Craig Kielburger said, “We so often feel powerless to do anything about the many problems in the world around us. We are so often left to wonder whether one person can possibly make a difference. Mother Teresa said, ‘yes we can.’ Her life was resounding proof that it is possible.”
Craig Kielburger is an activist from Canada who is widely acclaimed for fighting for children’s right. He is a hard core contributor who helped in achieving the noble mission of liberating the slaved and entrapped children across the world. When he was 12, he was like any other playful child, but one incidence mentioned in the morning newspaper changed his life. He was completely shattered when he read about 12 year old Iqbal Masik who was brutally killed for fighting against enslaving children in Pakistan.
Iqbal Masik was a worker in a carpet factory and was working there since the age of four. He used to work nothing less than 12 to 14 hours each day. He had no life and continued to work there for the next eight years as well. Iqbal did not know the existence of school, he had never played or for that matter ever lived a life of a normal child.
After reaching the age of 12, he was freed by the police. Now Iqbal wanted to let the people know about his enslavement. He wanted the people of the world to know that they were ill treated, illegally and immorally used for various wrong purposes. Iqbal narrated how pathetic their life was; they were brutally beaten, forced to work and even starved. However, before the truth could be revealed to the world, Iqbal was murdered mysteriously about which no one knows till date.
Craig Kielburger was taken aback to know the end of the story and he decided that it was about time that he took the story of Iqbal to the world. He and his seven classmates founded a union called ‘Twelve-Years-Old’ which was later called ‘Free The Children’. Child labour was brought to public’s attention. At the age of 14, he started working full fledged to fulfil Iqbal’s dream. He began to visit the slums, went to the dark and narrow alleys and stopped over at various tea shops of South Asia with police to look for locked-up and exploited children to release them free. He completely devoted himself to improve the lives of under privileged children in developing countries.

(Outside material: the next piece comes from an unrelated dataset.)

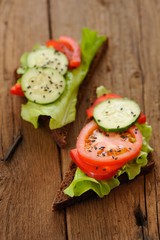 Rye sandwich with salad leaves, tomato, cucumber, bell pepper on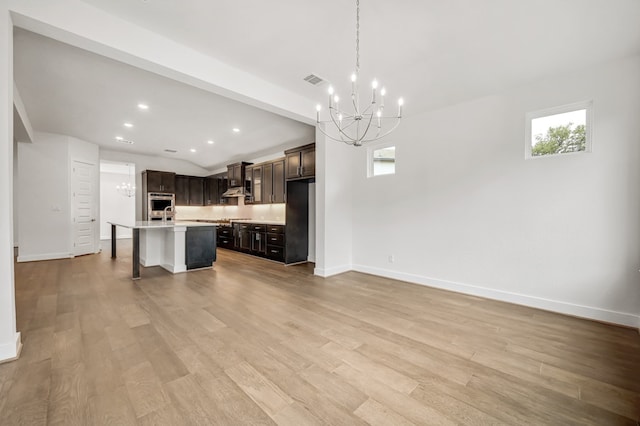 unfurnished living room featuring baseboards, a notable chandelier, and a wealth of natural light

Craig had to face several problems initially since many politicians and others could not digest the fact that a young boy of such tender age was fighting for a cause that was a matured and serious issue. His efforts have already erected more than 650 schools in more than 45 countries. Today ‘Free The Children’ has grown into an international charity that has over 1.7 million youth attached to its education development programs.
Craig has been credited and awarded on many occasions for his highly significant contribution to society. He has won awards like The Nelson Mandela Human Rights Award, The 2004 Kiwanis International Foundation World Service Medal, The 2002 World of Children Awards – Youth Award. He also has to his credit Honorary Doctorate of education from Nipissing University, Honorary degree in law from University of Guelph, and several others.